Continuing the Journey: Catch22 and Offploy Enter Their Fourth Year of Change
- Jacob Hill

- Sep 17
- 3 min read

Finding meaningful work after prison remains one of the most significant hurdles to rehabilitation. Recent GOV figures from 2024 show that approximately 19.3% of ex-offenders in England and Wales are in employment within six weeks of release.
While this is a modest improvement on previous years, it still means the vast majority leave prison without the stability that work can provide. Without that foundation, the risk of reoffending is increased, leading to wider social and economic costs for people and their communities.
It is this cycle that Catch22 and Offploy are determined to break. As they renew their partnership for a fourth year, both organisations are doubling down on practical steps to remove obstacles, build confidence, and open up fairer employment opportunities.
Who are Catch22?
For over two centuries, Catch22 has been designing and delivering services that help people build better futures. Their vision is built on three simple principles: good people, good place, and purpose.
In other words, Catch22 helps individuals build supportive relationships, as well as secure housing and meaningful work. Today, Catch22 reaches more than 140,000 people each year across 100+ services spanning employment, justice, education, and social care.
This scale means Catch22 is not only a provider of frontline support but also a powerful advocate for systemic change. As part of this, the organisation is committed to ensuring its workforce reflects the inclusive practices it encourages across the broader employer landscape.

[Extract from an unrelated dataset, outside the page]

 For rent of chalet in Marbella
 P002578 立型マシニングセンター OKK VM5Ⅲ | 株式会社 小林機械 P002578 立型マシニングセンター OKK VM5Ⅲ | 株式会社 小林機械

The Obstacles to Fair Employment
Despite ongoing progress, stigma and structural barriers continue to lock many people with convictions out of the labour market. Disclosure rules are often poorly understood, leaving applicants uncertain about what they must share, while employers are unsure how to respond.
For many organisations, these uncertainties can create hesitation: HR teams are rarely trained to manage disclosures confidently, and hiring managers may lack both the awareness and tools required to make fair and consistent hiring decisions.
The societal impact is also clear. Official GOV data has shown that people who leave prison without work are twice as likely to reoffend compared to those in employment six weeks after release. For employers already struggling with skills shortages, this represents not just a missed opportunity but an unnecessary perpetuation of social inequality.
How Catch22 and Offploy are Tackling These Obstacles
The renewed contract between Catch22 and Offploy sets out a comprehensive action plan for 2025–26.
1. Training and awareness
Offploy will deliver ex-offender inclusion sessions in every Catch22 hub, supported by on-demand recordings and bite-sized training modules. Hiring managers will benefit from interactive workshops, refresher courses, and a detailed Hiring Toolkit covering best practice, risk management, and legal considerations.
New peer-learning groups and mentoring schemes will ensure that those with lived experience can share their insight directly with colleagues. At the same time, HR teams will receive specialist training to manage disclosures sensitively and fairly.
2. Recruitment and onboarding support
Together, the two organisations will audit and standardise recruitment processes across all hubs, ensuring they are welcoming and consistent.
Practical tools, including ex-offender-friendly recruitment guides, CV templates, and an online resource hub, will give applicants real support in presenting their skills. One-to-one coaching and support will also be available to candidates applying for roles within Catch22.
3. Social impact and employer engagement
Internally, Catch22 will launch its “Another Chance” campaign to promote its reintegration programme, alongside a “We Hire with Conviction” badge that partners and affiliates can adopt.
Employee storytelling will be central to this phase: podcasts, video testimonials, and quarterly “Real Talk” forums will showcase the journeys of colleagues with lived experience, helping to break down stigma. Research, surveys, and case studies will provide evidence of impact and help refine policies.
4. Contract management
Regular review meetings at both senior and delivery levels will keep the partnership on track, with progress monitored monthly and formally reviewed each quarter.
Why This Matters
Employment is one of the most effective tools in reducing reoffending. The latest data shows that offenders who were unemployed six weeks after leaving prison had a reoffending rate more than double that of those in work (35.3% vs 16.8%).
By renewing their partnership for a fourth year, Catch22 and Offploy are demonstrating that inclusive hiring is not simply a matter of social responsibility; it is a proven pathway to safer communities, stronger organisations, and a fairer society.